> Problem statement
Express each line of the listing below as a string in a JSON list, one string per line, skipping blank lines and leaving out the pictures.

Data items
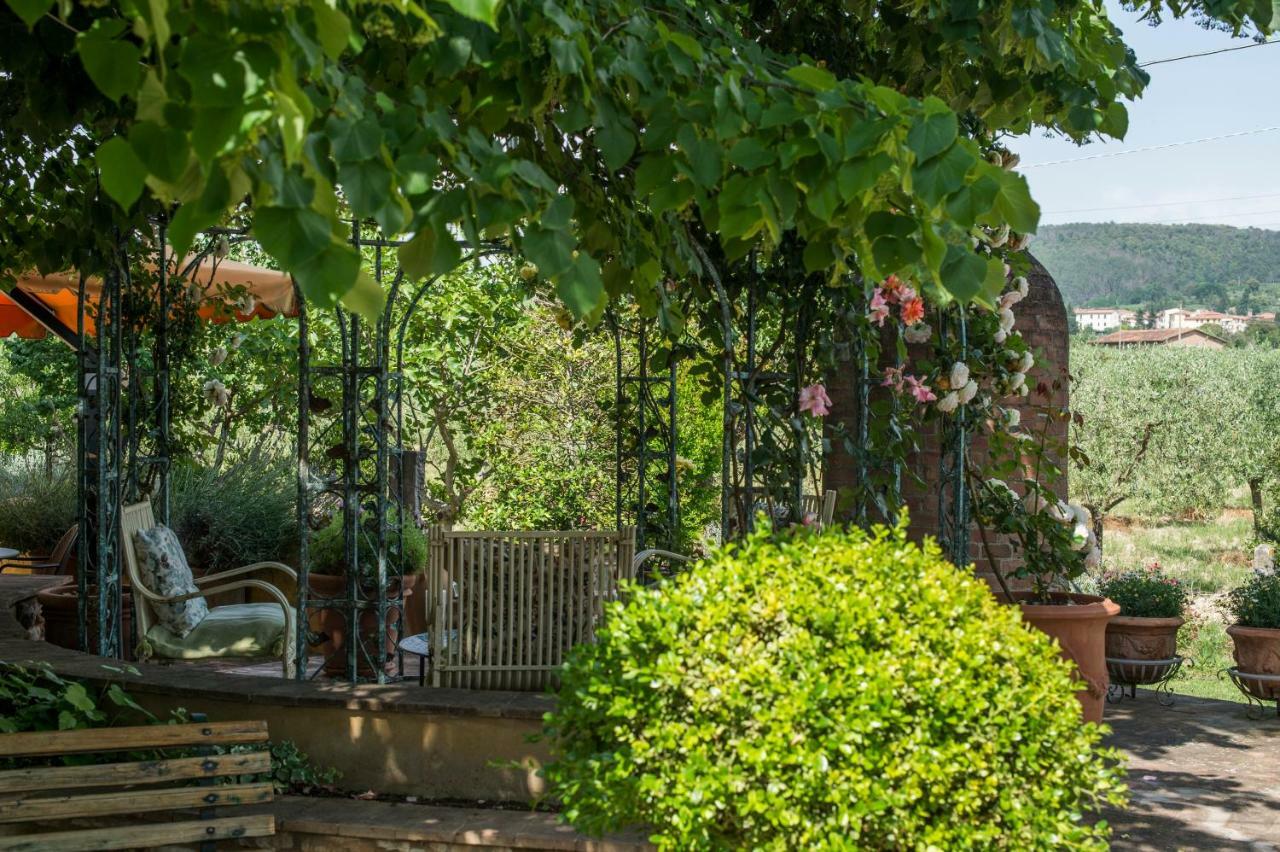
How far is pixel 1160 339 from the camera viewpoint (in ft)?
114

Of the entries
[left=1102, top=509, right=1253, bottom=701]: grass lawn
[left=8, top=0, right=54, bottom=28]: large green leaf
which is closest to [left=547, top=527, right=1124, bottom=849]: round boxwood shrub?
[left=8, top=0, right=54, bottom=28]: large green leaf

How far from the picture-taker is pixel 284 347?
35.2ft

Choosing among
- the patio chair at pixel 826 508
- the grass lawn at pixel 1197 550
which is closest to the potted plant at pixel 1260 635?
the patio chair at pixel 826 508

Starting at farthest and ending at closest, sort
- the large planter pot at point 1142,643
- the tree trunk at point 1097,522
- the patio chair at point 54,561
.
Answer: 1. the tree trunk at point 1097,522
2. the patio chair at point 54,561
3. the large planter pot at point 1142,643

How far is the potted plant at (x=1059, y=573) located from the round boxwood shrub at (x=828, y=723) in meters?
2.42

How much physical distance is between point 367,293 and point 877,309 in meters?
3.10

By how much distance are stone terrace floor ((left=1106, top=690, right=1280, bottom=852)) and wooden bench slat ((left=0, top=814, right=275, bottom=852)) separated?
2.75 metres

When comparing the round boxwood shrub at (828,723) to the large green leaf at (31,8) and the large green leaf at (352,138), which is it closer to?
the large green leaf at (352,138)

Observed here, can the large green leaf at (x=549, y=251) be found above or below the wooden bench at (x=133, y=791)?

> The reply
[
  "How far is pixel 1160 339 from the camera viewpoint (in ft)?",
  "114",
  "Of the entries",
  "[left=1102, top=509, right=1253, bottom=701]: grass lawn",
  "[left=8, top=0, right=54, bottom=28]: large green leaf",
  "which is closest to [left=547, top=527, right=1124, bottom=849]: round boxwood shrub?",
  "[left=8, top=0, right=54, bottom=28]: large green leaf",
  "How far from the picture-taker is pixel 284 347?",
  "35.2ft",
  "Choosing among",
  "- the patio chair at pixel 826 508",
  "- the grass lawn at pixel 1197 550",
  "which is closest to the potted plant at pixel 1260 635?",
  "the patio chair at pixel 826 508",
  "Starting at farthest and ending at closest, sort",
  "- the large planter pot at point 1142,643",
  "- the tree trunk at point 1097,522",
  "- the patio chair at point 54,561",
  ".",
  "Answer: 1. the tree trunk at point 1097,522",
  "2. the patio chair at point 54,561",
  "3. the large planter pot at point 1142,643",
  "How far is the potted plant at (x=1059, y=573) located from the round boxwood shrub at (x=828, y=723) in meters?",
  "2.42",
  "How much physical distance is between point 367,293 and point 877,309 in meters?",
  "3.10",
  "By how much distance are stone terrace floor ((left=1106, top=690, right=1280, bottom=852)) and wooden bench slat ((left=0, top=814, right=275, bottom=852)) separated?",
  "2.75 metres",
  "When comparing the round boxwood shrub at (828,723) to the large green leaf at (31,8) and the large green leaf at (352,138), which is it closer to?",
  "the large green leaf at (352,138)",
  "Observed here, can the large green leaf at (x=549, y=251) be found above or below the wooden bench at (x=133, y=791)?"
]